If enterprise developers and architects had to identify one operational demand that continuously haunts them, continuous uptime would be at the top of that list. Classic failover strategies, such as reverting to backup databases or servers, work fine when a single component fails in isolation. However, this remedy falls short when an error induces cascading component failures that could bring down entire application systems.
Cell-based architecture design is one approach aimed at remedying this issue by eliminating single points of failure. In this article, we cover the basics of cell-based architecture, detail the problems it solves, explore when it's an appropriate approach and, finally, assess the potential management risks it may pose.
The basics of cell-based architecture
The cell-based architecture approach addresses issues related to failover by decomposing a software system into large collections of partial or complete copies of the system's various application services and data components. In the case of microservices-based applications, each cell would encompass one or more microservices that operate in accordance with defined business logic. Each cell is independently deployable, configurable and observable as its own instance.
Cell-based architecture takes the fundamental concepts related to microservices and applies them across the entire software environment and the applications within. Microservices enable teams to create small, independent, separate services. If one microservice goes down, the rest of the application system can remain operational. Similarly, cell-based architectures make small, independent copies of the entire production environment; if one copy of production goes down, it likely only takes down a single user.
Cells don't need to include the entire architecture: They can encompass just one logically connected set of services. However, these services can be combined into a Kubernetes cluster, creating a cluster of clusters. Cellery is an open source tool that accelerates the design and deployment of cell-based systems.
Consider a scenario where a single user, on average, sits on roughly 10 of 100 cell-based copies of application services. A single failure involving that one user might bring down the 10 cells in use, but a random distribution of user information essentially guarantees that any other user will not sit on exactly the same 10 cells. Mathematically, the odds become about 1 in 62 quintillion that a single failure causes cascading failures that affect all users and services. Developers can isolate a single problematic cell instance without locking other users out of an application while addressing the issue.
Benefits of cell-based architecture
The first major benefit of the cell-based architecture approach is that it is resilient. The independent nature of these cells helps development teams perform staged rollouts, blue-green deploys and other incremental approaches to updates and deployments. This makes rollbacks easier as well: Simply create an older version of the cell in the cloud, and then flip the router to use it.
Another benefit of cell-based architecture is that it provides developers and testers a scriptable environment where they can conduct sandboxlike simulations for individual updates or feature additions. This type of environment can give software teams stuck in a Waterfall methodology a way to move toward a CI/CD approach. Finally, the ability to create environments where operational service instances can be called on demand is certainly something that provides companies looking to improve business applications a significant competitive advantage over those struggling to maintain constant availability.

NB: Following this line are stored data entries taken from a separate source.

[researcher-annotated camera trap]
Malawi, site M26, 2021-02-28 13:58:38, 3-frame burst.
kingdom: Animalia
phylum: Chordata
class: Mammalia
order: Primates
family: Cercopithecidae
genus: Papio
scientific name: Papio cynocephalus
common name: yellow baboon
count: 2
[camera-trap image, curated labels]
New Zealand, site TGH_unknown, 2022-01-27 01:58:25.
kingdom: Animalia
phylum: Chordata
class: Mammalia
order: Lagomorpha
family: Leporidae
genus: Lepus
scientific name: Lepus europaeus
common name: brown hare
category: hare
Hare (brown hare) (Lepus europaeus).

When to use cell-based architecture
Given that cell-based architectures can impose additional management complexity and operational costs, the first question to ask is whether a software team faces -- or will face -- problems that the cell-based architecture approach can solve.

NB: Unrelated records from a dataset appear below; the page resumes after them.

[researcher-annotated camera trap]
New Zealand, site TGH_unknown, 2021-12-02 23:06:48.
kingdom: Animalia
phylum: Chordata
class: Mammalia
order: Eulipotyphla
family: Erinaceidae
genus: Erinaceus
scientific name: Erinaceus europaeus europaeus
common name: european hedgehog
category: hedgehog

The concept of a cell-based architecture originally emerged as a way to address cascading errors and failover problems within complex application systems. A cell-based architecture works on global, internet-scale architectures with hundreds of millions or more users where misconfigured subsystems could interact in unexpected ways.

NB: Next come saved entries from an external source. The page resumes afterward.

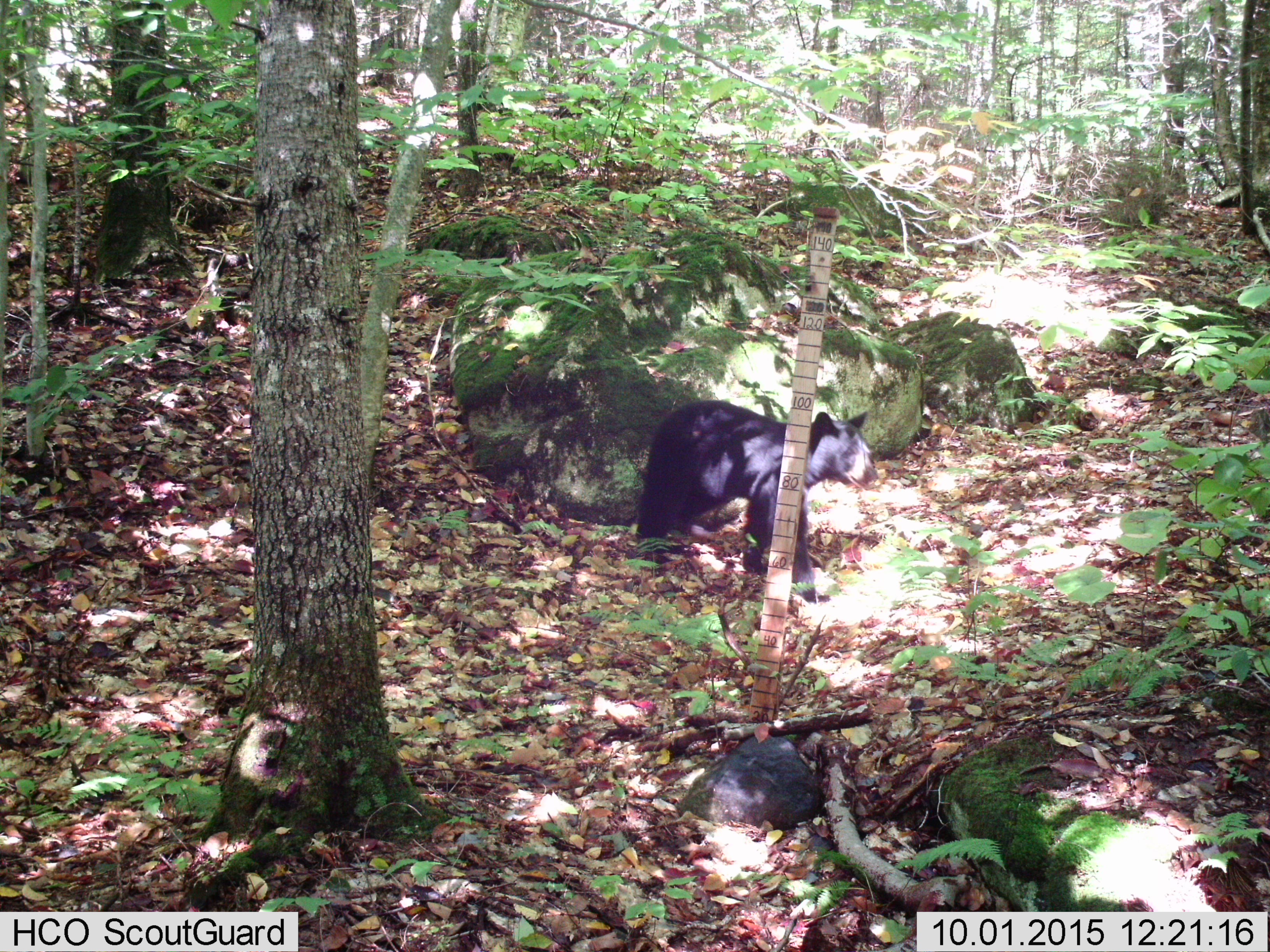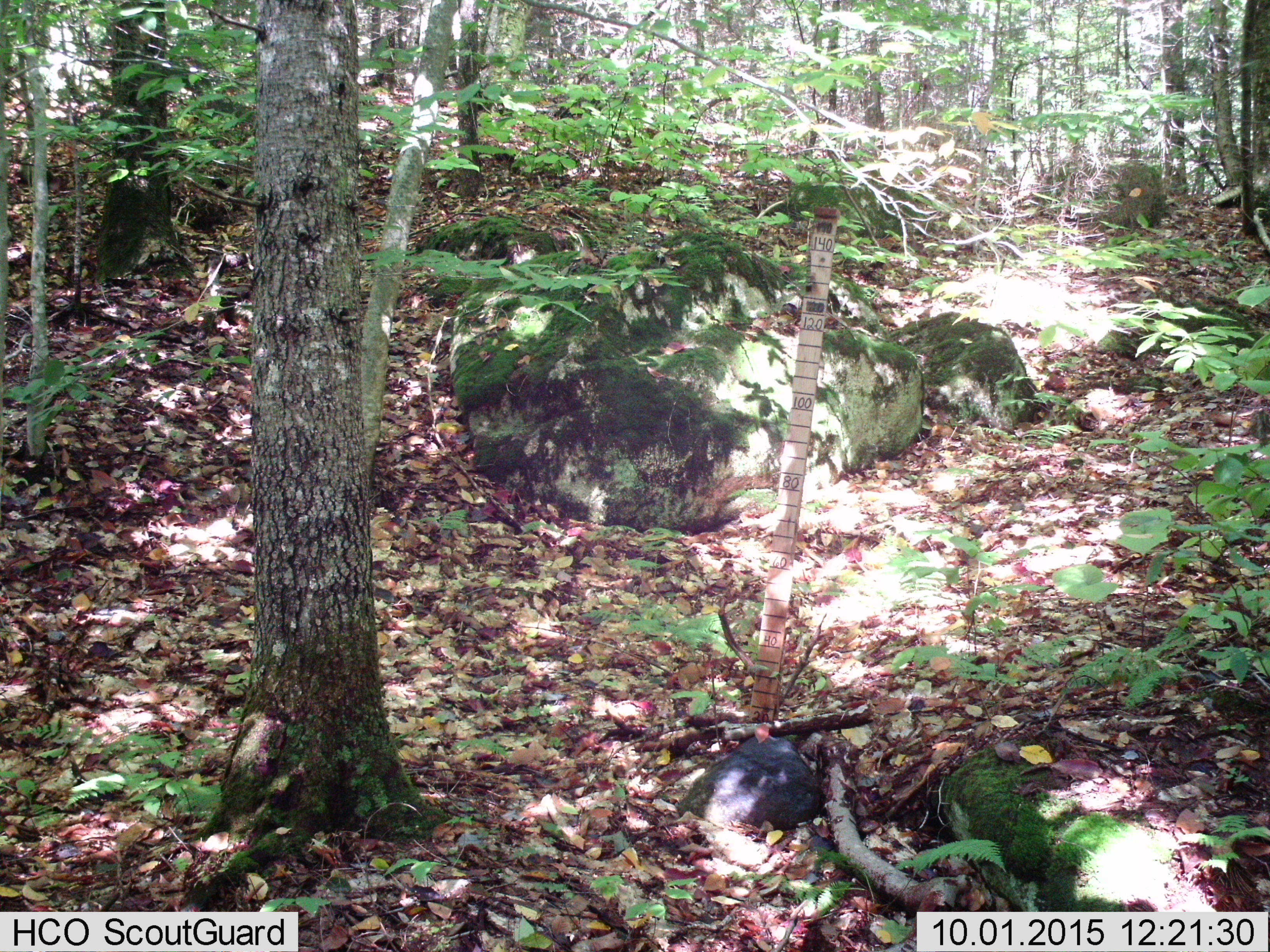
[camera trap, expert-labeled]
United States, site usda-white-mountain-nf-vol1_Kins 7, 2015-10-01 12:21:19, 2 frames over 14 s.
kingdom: Animalia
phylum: Chordata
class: Mammalia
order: Carnivora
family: Ursidae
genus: Ursus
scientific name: Ursus americanus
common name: black bear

If you are working with systems that are global scale or if you have so many combinations of test conditions that your test coverage is insufficient, then cell-based architecture provides increased value for the investment. A cell-based architecture may also make sense when you don't have a better option than a complete application rewrite or intensive feature degradation.
Risks of cell-based architecture
Unfortunately, this does introduce another layer of complexity, as software teams must replicate the whole system over and over, likely storing those copies in a cloud environment. This also requires teams to add a service router, such as an API gateway, in order to relay requests to the correct cell. This router needs high availability and might also need to deal with queries that span multiple users and handle things like interservice communication or event sourcing.
The additional layers of complexity introduced by a cell-based architecture also make it harder to identify the root cause of errors, which makes automated monitoring tools a must-have. More complexity also adds use cases, which can lend themselves to hidden abuse cases, where malicious actors can escalate permissions or violate security undetected. Since teams will likely add components to an architecture that also require replication, a cell-based architecture also tends to increase a system's processing power requirements over time. And, since these cells often run in a public cloud, that means increased costs for CPU and memory allocation from the respective cloud provider.